2013-03-11 01:13:57 | 日記



 こんにちは。

 『坂の上の雲 八』(その4)です。

 「砲火指揮」149~160頁:以下のような砲弾発射の工夫などがあり日本がロシアより優勢にあったことが書かれる。

・日本海海戦は、敵味方の各艦の性能や、各兵員の能力や士気より、日本側の頭脳がロシア側を圧倒したと考えられる。
・第一に、海上での射撃はなかなかあたらないため、かなりの射撃訓練をした。

・第二に、射撃指揮法にある。ロシアの場合、一つの艦で各砲台がばらばらに発射していた。しかし日本の場合、「射距離は艦橋において掌握する」という考えにたっていた。
----------------------------------------
- _課題一覧_:
a. 日本海海戦に関する文章によると、ロシア側では一つの艦の各砲台がどのように発射していたか。
b. 日本海海戦に関する文章を、最後の文のあとから書き継ぐこと。

[データ一覧]
----------------------------------------
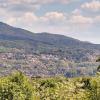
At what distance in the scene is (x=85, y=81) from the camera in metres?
98.2

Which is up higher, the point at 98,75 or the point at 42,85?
the point at 98,75

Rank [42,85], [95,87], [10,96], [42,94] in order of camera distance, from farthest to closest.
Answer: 1. [42,85]
2. [42,94]
3. [10,96]
4. [95,87]

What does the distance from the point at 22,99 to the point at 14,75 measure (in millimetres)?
→ 6157

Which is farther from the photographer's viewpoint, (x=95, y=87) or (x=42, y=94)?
(x=42, y=94)

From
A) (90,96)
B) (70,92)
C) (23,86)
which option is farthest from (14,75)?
(90,96)

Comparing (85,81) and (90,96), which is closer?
(90,96)

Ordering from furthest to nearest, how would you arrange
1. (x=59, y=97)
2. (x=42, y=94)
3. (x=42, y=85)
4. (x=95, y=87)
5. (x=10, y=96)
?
(x=42, y=85) → (x=42, y=94) → (x=10, y=96) → (x=59, y=97) → (x=95, y=87)

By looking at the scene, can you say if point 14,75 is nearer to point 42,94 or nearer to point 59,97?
point 42,94

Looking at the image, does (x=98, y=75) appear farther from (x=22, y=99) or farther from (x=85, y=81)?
(x=85, y=81)

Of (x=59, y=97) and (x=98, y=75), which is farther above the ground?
(x=98, y=75)

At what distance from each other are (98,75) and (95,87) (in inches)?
75.1

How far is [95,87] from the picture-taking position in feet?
180

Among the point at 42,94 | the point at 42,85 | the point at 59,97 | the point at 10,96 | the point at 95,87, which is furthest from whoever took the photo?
the point at 42,85

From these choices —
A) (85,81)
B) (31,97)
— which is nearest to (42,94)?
(31,97)
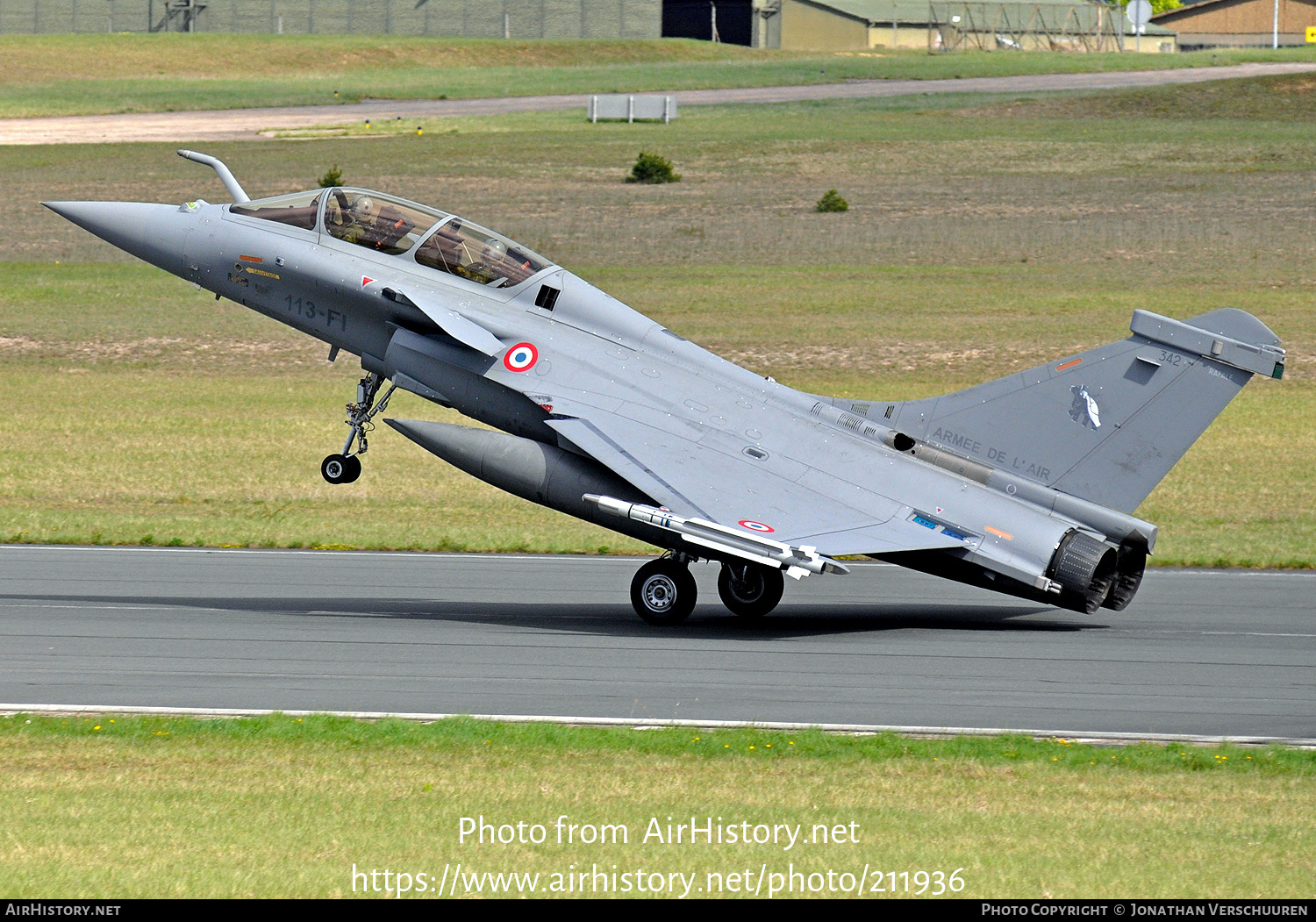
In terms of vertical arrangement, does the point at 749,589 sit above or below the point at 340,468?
below

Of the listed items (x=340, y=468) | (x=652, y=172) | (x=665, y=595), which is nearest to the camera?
(x=665, y=595)

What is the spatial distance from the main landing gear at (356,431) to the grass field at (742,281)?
4.84 meters

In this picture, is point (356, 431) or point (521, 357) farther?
point (356, 431)

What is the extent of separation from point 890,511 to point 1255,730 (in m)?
5.05

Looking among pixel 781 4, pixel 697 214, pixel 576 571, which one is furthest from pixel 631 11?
pixel 576 571

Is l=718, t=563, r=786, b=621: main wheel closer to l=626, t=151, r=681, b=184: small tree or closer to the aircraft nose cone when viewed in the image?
the aircraft nose cone

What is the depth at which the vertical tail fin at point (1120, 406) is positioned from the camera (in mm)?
17297

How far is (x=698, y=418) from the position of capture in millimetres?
18391

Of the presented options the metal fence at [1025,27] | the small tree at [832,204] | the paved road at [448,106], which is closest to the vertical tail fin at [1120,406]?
the small tree at [832,204]

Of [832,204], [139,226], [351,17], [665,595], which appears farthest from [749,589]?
[351,17]

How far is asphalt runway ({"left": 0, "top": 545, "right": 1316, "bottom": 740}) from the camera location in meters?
14.2

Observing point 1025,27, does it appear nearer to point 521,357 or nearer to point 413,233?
A: point 413,233

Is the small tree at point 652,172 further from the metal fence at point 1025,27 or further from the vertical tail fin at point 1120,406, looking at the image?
the metal fence at point 1025,27

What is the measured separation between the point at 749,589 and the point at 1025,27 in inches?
4491
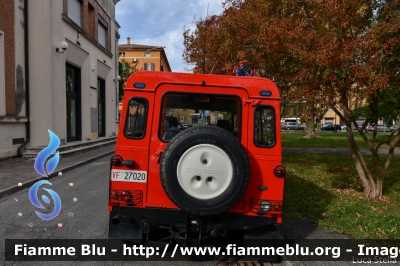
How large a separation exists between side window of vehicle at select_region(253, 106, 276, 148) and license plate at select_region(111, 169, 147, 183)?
1.39m

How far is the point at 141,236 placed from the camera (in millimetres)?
3416

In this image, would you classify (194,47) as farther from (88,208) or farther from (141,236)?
(141,236)

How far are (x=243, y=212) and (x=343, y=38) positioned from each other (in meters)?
4.37

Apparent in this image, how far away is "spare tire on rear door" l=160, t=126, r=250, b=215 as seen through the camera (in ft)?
9.89

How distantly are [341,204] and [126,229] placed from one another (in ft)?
14.9

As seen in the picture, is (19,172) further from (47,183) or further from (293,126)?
(293,126)

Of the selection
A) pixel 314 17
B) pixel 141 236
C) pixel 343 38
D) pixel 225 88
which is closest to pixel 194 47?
pixel 314 17

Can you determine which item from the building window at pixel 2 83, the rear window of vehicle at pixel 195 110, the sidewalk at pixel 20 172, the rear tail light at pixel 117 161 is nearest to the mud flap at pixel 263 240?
the rear window of vehicle at pixel 195 110

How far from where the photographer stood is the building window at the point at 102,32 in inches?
794

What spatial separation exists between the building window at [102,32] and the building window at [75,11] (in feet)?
9.88

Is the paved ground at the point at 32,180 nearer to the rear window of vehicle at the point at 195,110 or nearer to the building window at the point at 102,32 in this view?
the rear window of vehicle at the point at 195,110

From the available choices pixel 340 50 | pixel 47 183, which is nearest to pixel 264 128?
pixel 340 50

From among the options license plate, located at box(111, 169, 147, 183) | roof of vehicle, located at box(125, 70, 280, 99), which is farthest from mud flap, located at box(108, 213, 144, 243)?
roof of vehicle, located at box(125, 70, 280, 99)

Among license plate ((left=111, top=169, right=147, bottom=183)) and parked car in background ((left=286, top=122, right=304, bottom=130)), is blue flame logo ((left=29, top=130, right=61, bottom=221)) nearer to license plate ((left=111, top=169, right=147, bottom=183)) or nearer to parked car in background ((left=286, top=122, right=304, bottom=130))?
license plate ((left=111, top=169, right=147, bottom=183))
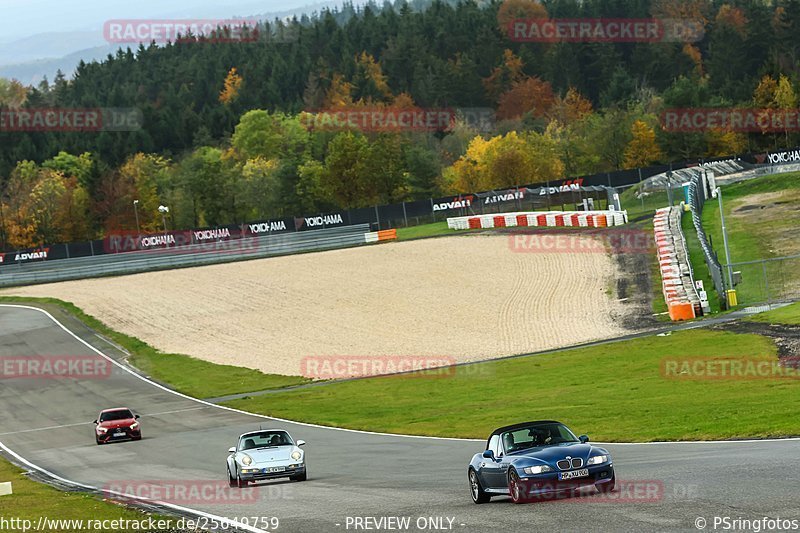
----------------------------------------
- _課題別の解答_:
a. ばらばらに発射していた。

b.
・第三に、敵との距離に応じて東郷が弾の種類を変えたことであった。遠距離のときには、炸裂して兵員を殺傷する砲弾(鍛鋼榴弾)を使い、距離が三千メートル以下になると、艦隊の装甲部を貫き大穴をあける砲弾(徹甲榴弾)を使った。2500m以内でなければ敵の装甲を貫けないと考えたからである。

・浪がたかいという現象も日本に有利であった。当時12インチ砲弾では戦艦を沈めることができないとされていた。軍艦の装甲は艦の水線付近に厚くほどこされている。水線より上は薄く、水線以下はまったく装甲されていない。ところが、この日本海海戦の日、浪が高くロシア艦隊が水線以下の無防備な部分をさらけだし、そこに日本の砲弾が集中し、沈まないはずのロシア戦艦を沈める結果となった。

・さらに、東郷は風上へ風上へと自分の艦隊をもっていってことで、照準をあわせやすくしたことも日本の砲弾の威力をかなりたかめた。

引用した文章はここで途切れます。